CITIZENS   FOR  LIMITED  TAXATION
and the
Citizens Economic Research Foundation

Barbara's Column
April #1

Holy Week inspires thoughts of heaven and hell
© by Barbara Anderson


The Salem News
Thursday, April 5, 2007

When I read recent news items about Pope Benedict resurrecting hell, so to speak, I assumed that he was referring to the hell of my Catholic childhood.

Sister Pancratia was telling her third-grade class about one appearance of "Our Lady of Fatima" during which the Mother of God opened the earth and showed the three chosen children the sinners in hell, blackened and shrieking in pain and despair as they were tossed about in the flames by terrifying demons. That is the description that the older girl, Lucia, used in writing about the experience from her convent.

But Sister Pancratia embellished this with her own descriptive abilities, telling us to imagine burning over and over for all eternity: Have you ever been burned by a match, children? Well, imagine that pain a million times over, your skin turning to ash and then growing back, forever and ever.... and so on.

That night at the dinner table I shared the description of hell with my parents, who marched up to the Catholic grade school the next day and told the principal that these horror stories would stop or they'd be missing some tuition. I think I remember this entire event more as a result of my parents' uncharacteristic rebellion, than because of any real fear of hell.

They then reassured me that only very bad, grown-up people went to hell. I think this was before the modern church concept of hell being a state of separation from God, not an actual place with real fire, took hold.

Eventually my own rebelliousness kicked in and I questioned how a soul could burn, not having a body with skin. But I continued to believe in the punishment concept, relying on it more as I grew up and heard equally terrifying stories about evil men and their deeds.

I wanted to know if these bad people would be punished someday. I still do. I suspect that is the reason that some variation on the concept of hell is included in many major religions: Partly as a way to control behavior, but partly to satisfy a common human need for justice.

One of the first phrases we say and mean as children is, "It's not fair!" We want people who hurt us punished; so if Joey pinches us or steals our lunch money, well, someday he'll burn in hell. As we get older, it becomes a common response to even a verbal assault: "Go to hell!" (This is not to say that some people aren't into compassion and forgiveness instead; I just don't relate to them.)

I eventually rejected the "eternal" part of eternal damnation. I'd accepted that we are God's children, made in God's image, and knew that I would never punish my own child for all eternity; figuring that since I couldn't enjoy heaven if my children were in hell, neither could God. Note the combination of belief and logic, often at war through my 12 years of Catholic school.

In college I discovered a wonderful Buddhist compromise: the concept of karma. A loving father would give us another chance, let us come back in the position of the people we had harmed, so we could know how it felt, repent and achieve salvation. This, I'm quite sure, is the premise of the TV series "Lost" and one reason I still watch it; everyone is getting punished, improved, redeemed.

So with the karma thing figured out to my satisfaction, I went on with my life and pretty much forgot about hellfire and brimstone - until last week when Pope Benedict was accused of telling some Italian parishioners that this is real.

The Times of London quotes him as saying that "if people fail to admit blame and promise to sin no more," they risk "eternal damnation - the inferno."

My dictionary definition of "inferno" is "a place or position of torment;" it doesn't mention fire.

The psychological torment of separation from God and from goodness for all eternity, the modern church's description of hell, still fits the Pope's warning - as well as the description of the dread prison of Azkaban in the fourth Harry Potter book. (The latter sounds pretty horrible, and I'm sure my parents would join me in discouraging my grandchildren from reading the book until long after third grade!)

The grandchildren's father, my son, wasn't taught about the fires of hell. Somehow he became a good person without fearing eternal punishment.
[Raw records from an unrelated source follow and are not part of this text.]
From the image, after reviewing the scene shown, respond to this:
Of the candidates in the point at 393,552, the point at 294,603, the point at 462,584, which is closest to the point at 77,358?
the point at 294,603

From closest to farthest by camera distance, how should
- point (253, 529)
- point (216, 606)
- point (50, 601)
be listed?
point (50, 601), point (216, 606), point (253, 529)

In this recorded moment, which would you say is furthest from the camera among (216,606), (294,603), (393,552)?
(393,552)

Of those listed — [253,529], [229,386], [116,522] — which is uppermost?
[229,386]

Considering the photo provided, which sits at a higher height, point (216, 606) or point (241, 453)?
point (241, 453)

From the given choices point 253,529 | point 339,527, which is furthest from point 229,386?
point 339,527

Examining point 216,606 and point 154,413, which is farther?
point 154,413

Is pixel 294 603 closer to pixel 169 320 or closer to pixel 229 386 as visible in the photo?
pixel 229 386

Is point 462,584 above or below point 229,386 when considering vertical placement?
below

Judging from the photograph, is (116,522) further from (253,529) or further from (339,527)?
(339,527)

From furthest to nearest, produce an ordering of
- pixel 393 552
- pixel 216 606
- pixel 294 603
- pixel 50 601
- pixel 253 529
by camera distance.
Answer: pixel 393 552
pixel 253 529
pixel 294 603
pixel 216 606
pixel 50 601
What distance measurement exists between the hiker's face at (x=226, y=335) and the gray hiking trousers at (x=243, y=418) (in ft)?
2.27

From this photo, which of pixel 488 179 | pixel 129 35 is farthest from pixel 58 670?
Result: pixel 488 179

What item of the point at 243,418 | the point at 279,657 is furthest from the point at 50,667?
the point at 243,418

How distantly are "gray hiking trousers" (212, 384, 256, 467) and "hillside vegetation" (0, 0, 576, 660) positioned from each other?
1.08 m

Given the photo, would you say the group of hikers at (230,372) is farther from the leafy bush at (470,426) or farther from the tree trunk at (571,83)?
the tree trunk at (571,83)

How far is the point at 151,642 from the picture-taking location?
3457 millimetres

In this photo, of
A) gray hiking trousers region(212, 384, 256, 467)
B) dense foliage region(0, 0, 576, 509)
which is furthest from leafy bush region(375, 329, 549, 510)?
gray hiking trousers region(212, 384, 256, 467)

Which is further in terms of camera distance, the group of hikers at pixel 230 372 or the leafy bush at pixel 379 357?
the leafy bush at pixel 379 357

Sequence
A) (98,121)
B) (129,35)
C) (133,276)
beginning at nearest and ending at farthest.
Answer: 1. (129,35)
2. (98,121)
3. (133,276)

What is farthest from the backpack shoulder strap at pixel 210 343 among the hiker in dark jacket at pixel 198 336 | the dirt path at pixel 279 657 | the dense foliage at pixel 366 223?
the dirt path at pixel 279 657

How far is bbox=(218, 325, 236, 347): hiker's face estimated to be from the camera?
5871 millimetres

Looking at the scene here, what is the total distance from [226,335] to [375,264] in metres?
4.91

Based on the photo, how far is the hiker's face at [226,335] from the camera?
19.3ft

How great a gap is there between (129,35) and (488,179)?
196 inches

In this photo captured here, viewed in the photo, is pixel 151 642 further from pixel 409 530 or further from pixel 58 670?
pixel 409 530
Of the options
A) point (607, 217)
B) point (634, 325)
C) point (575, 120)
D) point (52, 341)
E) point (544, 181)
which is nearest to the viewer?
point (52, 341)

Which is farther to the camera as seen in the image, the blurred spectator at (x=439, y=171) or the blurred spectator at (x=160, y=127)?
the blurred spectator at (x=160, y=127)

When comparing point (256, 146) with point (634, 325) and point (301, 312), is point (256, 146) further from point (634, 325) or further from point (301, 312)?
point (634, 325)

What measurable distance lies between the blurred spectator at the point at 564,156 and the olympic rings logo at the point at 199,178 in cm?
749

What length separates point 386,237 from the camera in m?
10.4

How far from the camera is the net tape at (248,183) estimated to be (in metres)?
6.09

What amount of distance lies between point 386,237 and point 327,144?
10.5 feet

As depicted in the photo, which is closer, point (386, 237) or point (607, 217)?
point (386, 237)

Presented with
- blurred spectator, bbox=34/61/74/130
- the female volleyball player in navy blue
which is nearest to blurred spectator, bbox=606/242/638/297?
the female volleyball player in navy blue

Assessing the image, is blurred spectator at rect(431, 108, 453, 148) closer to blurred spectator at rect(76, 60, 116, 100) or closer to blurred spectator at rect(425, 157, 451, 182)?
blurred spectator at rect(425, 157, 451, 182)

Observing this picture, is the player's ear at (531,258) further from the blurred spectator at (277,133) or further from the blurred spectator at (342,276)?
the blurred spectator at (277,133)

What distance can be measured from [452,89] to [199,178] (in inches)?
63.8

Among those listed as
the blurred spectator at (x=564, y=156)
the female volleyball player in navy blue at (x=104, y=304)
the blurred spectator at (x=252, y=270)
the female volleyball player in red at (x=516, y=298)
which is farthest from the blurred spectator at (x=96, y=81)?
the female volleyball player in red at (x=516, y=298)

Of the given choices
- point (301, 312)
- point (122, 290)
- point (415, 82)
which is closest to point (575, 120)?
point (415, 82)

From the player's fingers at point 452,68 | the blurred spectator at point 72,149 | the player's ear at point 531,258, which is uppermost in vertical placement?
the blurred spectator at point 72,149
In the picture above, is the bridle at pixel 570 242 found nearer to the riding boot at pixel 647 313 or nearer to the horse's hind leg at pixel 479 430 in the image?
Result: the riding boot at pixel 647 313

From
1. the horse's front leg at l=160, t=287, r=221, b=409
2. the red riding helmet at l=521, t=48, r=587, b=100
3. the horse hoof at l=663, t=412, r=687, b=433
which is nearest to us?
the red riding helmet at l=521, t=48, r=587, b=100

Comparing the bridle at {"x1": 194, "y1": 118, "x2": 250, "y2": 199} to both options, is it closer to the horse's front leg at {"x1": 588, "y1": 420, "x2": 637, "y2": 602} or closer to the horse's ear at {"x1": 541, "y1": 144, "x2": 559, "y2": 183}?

The latest scientific theory argues that we are genetically programmed to be good to at least our own family and tribe - those humans who share our genes. People who kill their parents and children are sick aberrations.

Many people of various religions are trying to expand these genetic survival instincts to cover the entire human race.

I do my part by honoring the good things about some religions to which I do not belong. So I am celebrating Holy Week myself. Ate kosher farfel and mushroom stuffing at Passover while listening to my "Prince of Egypt" CD; will buy a resurrection lily and play Andrea Bocelli's recording of sacred arias on Easter Sunday. In between I'll watch "Lost" and hope that my enemies will get a second chance to shape up on some karmic island, while I enjoy their struggle from heaven.


Barbara Anderson is executive director of Citizens for Limited Taxation. Her column appears weekly in the Salem News and Eagle Tribune, and often in the Newburyport Times, Gloucester Times, and Lowell Sun; bi-weekly in the Tinytown Gazette; and occasionally in the Providence (RI) Journal and other newspapers.